GridMonger is an application that, in several respects, shows just how versatile ColdFusion can be. It is an application that, coming out of the gate...
- Does not know how many fields you will display, or which fields will be editable, or if editable how they will be displayed during the edit.
- Does not know the names of the fields.
- Does not know the datatypes of the fields.
- Does not know which database platform you are using.
- Does not know which version of ColdFusion you're running.
- Needs to keep track of its own settings as it goes along (i.e. last row displayed, edited and so on)
- Needs to be dynamically self-aware, so different settings can be user-determined for each grid, and those settings are unique to each grid in case more than one is in use; and work even if more than one are on the same page.
The net result of all this is that there are a lot of loops inside the code, trying to figure things out.
Loops, and dynamic variables...
well, actually its loops and dynamic variables and evaluate() statements ...
but if we were to come clean its loops and dynamic variables and evaluate() statements and list operations (lists are used to keep all the parameters easy for users to input)
If you've been around ColdFusion for any length of time you know that the above are all individually known to be ingedients of a recipe for bad performance.
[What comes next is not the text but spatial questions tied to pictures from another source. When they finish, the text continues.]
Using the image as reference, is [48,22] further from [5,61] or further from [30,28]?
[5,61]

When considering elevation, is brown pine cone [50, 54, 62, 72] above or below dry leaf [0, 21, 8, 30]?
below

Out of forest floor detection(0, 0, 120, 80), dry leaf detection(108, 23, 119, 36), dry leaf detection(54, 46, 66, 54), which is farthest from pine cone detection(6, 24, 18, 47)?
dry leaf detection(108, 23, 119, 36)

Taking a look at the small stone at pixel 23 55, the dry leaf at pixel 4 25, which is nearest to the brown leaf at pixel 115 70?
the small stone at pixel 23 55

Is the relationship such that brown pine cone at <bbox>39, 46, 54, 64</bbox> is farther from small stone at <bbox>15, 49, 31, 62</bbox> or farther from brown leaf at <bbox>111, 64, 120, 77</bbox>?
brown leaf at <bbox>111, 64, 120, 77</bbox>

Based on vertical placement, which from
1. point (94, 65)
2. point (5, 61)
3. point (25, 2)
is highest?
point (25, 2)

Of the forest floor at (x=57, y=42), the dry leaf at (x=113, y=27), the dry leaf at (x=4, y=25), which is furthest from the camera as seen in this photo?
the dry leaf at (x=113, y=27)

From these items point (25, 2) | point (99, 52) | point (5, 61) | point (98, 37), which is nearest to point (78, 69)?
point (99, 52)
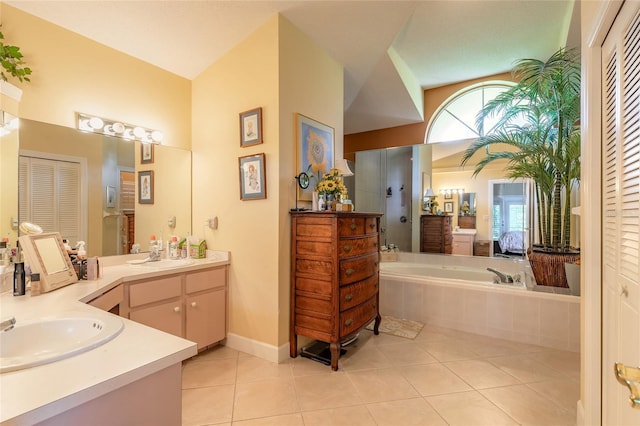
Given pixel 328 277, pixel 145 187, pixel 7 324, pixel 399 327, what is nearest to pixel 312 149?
pixel 328 277

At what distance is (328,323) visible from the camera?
2273mm

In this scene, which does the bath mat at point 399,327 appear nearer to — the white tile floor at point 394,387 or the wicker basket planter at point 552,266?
the white tile floor at point 394,387

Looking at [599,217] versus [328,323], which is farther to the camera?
[328,323]

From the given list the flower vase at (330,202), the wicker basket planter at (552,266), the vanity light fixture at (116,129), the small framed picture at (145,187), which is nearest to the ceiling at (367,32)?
the vanity light fixture at (116,129)

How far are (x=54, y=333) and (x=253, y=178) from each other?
1634 millimetres

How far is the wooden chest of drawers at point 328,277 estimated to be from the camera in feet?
7.39

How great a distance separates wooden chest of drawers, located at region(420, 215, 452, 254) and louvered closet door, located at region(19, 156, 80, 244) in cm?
400

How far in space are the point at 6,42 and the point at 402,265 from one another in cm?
449

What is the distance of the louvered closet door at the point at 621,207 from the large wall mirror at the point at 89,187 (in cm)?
301

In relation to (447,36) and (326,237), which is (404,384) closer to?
(326,237)

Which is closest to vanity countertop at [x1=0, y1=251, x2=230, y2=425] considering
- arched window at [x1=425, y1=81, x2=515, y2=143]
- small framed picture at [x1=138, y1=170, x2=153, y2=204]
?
small framed picture at [x1=138, y1=170, x2=153, y2=204]

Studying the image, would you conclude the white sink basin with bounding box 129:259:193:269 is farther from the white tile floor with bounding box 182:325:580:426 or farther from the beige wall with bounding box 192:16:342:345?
the white tile floor with bounding box 182:325:580:426

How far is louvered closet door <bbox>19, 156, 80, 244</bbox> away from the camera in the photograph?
6.41 feet

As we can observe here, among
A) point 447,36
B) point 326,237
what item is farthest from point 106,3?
point 447,36
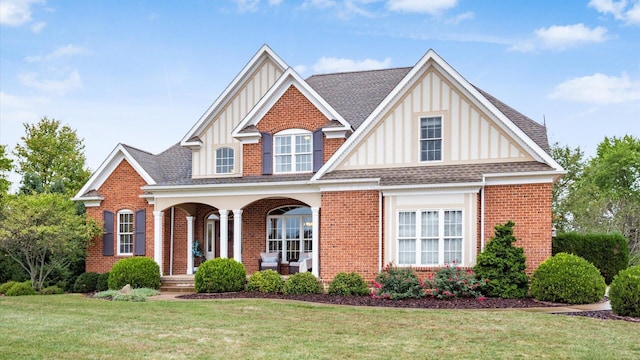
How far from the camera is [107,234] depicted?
80.2 ft

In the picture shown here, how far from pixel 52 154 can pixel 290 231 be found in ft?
88.5

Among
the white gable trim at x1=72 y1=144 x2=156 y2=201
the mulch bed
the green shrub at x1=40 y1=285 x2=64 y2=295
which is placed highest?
the white gable trim at x1=72 y1=144 x2=156 y2=201

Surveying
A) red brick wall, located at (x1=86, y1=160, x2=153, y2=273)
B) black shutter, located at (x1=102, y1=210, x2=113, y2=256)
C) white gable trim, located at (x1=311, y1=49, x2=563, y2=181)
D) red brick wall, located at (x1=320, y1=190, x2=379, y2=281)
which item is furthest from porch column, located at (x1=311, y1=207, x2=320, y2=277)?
black shutter, located at (x1=102, y1=210, x2=113, y2=256)

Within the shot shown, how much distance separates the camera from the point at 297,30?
20359mm

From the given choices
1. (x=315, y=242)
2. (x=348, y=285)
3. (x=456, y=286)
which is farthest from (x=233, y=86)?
(x=456, y=286)

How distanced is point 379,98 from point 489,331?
14358 millimetres

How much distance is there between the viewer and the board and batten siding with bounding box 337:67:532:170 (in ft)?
61.7

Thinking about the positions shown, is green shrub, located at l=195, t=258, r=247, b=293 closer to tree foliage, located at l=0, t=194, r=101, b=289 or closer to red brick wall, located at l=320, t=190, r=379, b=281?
red brick wall, located at l=320, t=190, r=379, b=281

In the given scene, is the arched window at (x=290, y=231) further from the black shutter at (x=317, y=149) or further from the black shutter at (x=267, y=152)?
the black shutter at (x=317, y=149)

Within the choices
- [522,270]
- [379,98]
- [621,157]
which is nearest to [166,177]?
[379,98]

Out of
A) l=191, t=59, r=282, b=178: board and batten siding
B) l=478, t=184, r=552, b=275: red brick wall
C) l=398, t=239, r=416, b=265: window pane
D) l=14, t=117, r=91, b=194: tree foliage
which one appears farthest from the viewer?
l=14, t=117, r=91, b=194: tree foliage

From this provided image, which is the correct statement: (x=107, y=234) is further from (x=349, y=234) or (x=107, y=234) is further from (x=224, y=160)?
(x=349, y=234)

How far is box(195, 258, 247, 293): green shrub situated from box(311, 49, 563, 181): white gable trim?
155 inches

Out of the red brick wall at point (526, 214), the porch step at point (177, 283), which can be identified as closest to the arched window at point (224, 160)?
the porch step at point (177, 283)
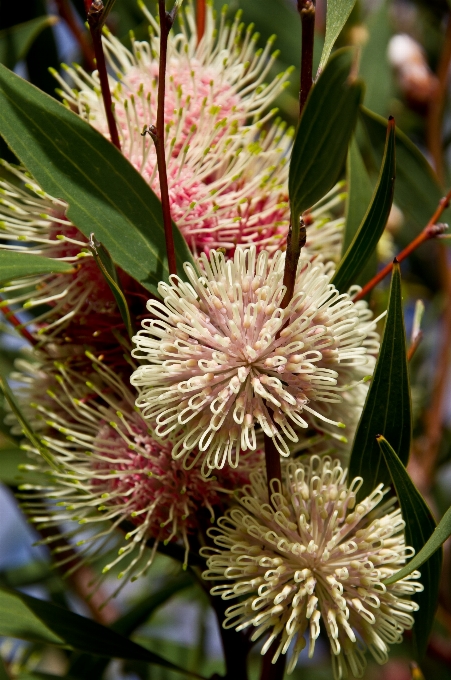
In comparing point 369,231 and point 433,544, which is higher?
point 369,231

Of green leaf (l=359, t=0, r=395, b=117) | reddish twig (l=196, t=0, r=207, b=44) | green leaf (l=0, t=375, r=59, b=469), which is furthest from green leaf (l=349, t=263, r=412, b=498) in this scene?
green leaf (l=359, t=0, r=395, b=117)

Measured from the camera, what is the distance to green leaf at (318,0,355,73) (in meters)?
0.70

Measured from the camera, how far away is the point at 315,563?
786 mm

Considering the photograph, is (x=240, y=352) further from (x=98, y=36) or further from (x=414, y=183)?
(x=414, y=183)

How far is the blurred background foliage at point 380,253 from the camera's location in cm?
132

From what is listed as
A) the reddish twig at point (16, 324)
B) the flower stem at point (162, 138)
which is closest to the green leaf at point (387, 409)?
the flower stem at point (162, 138)

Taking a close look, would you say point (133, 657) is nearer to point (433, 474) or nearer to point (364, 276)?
point (364, 276)

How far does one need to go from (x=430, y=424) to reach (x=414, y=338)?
2.43 feet

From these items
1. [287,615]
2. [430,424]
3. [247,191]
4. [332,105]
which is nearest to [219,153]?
[247,191]

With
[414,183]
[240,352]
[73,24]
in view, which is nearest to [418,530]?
[240,352]

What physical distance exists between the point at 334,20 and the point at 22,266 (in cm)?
38

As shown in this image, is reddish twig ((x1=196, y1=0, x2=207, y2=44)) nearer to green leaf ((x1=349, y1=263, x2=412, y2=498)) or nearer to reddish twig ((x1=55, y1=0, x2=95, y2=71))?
reddish twig ((x1=55, y1=0, x2=95, y2=71))

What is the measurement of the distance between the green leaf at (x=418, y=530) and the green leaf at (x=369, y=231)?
0.20 meters

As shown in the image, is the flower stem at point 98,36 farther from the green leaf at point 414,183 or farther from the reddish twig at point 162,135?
the green leaf at point 414,183
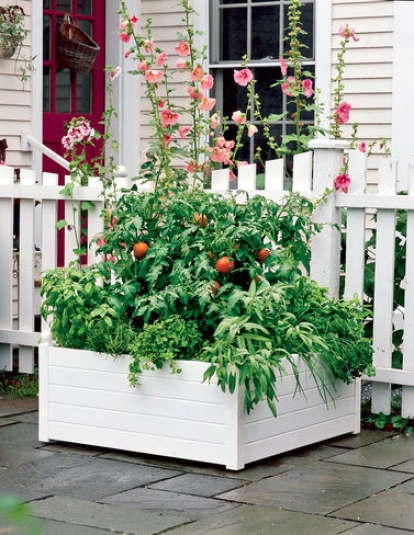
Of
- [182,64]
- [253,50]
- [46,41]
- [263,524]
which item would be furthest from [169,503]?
[253,50]

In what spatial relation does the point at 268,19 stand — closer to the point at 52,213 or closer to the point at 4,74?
the point at 4,74

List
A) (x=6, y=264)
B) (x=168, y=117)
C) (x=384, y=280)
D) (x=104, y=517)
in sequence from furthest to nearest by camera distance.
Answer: (x=6, y=264) < (x=168, y=117) < (x=384, y=280) < (x=104, y=517)

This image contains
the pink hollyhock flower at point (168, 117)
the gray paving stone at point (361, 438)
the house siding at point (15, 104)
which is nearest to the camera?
the gray paving stone at point (361, 438)

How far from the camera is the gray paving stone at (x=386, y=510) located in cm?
322

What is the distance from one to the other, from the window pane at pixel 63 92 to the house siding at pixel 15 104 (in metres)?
0.71

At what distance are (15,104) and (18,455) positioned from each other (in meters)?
3.64

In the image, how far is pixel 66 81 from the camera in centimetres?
807

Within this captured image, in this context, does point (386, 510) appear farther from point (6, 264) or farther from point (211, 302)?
point (6, 264)

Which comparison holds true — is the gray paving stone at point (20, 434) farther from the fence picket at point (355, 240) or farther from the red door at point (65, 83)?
the red door at point (65, 83)

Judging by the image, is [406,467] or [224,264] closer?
[406,467]

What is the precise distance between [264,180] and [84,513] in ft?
8.01

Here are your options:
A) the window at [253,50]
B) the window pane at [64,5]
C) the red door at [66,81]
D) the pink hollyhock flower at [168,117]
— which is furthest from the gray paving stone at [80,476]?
the window pane at [64,5]

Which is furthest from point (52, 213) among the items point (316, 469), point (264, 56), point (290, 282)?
point (264, 56)

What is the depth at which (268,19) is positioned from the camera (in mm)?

Together, they make up a worst-case scenario. Peek in at the code and be prepared to gasp out loud.
However, oddly enough, GridMonger is quite fast when executing by itself. Despite all of the nasty things hiding under the hood, what really drags down performance is the database.
Using a 1000 record dataset in a mySQL database (the zip code db included in the GridMonger download) and either a 10- or 20-row display, execution of grid templates is between 95ms and 140 ms. Full screen Multi-Edit and Multi-Add operations climb into the 250ms range.
Switch from mySQL to the supplied Access database and you can expect the max performance hit on the sample database to be in the 300 to 350 ms range.
Using mySQL tables with recordsets in the 15,000 record range drags performance, but its still sub-500 ms.
All of our unscientific benchmarks were made on a fairly hot, dual-2ghz Xeon workstation with 2gb RAM and running Windows 2000, CFMX 6.1 Standard and either mySQL 4.0.16 or Access XP.
NOTES on v3.40:
Knowing the performance drags that come with list operations and all those evaluate() statements, we spent a fair amount of time rewriting things to try and enhance performance. However it soon became clear that we were throwing pebbles into the ocean, and we quit that part of the project: its the database thats the real determinant of speed here.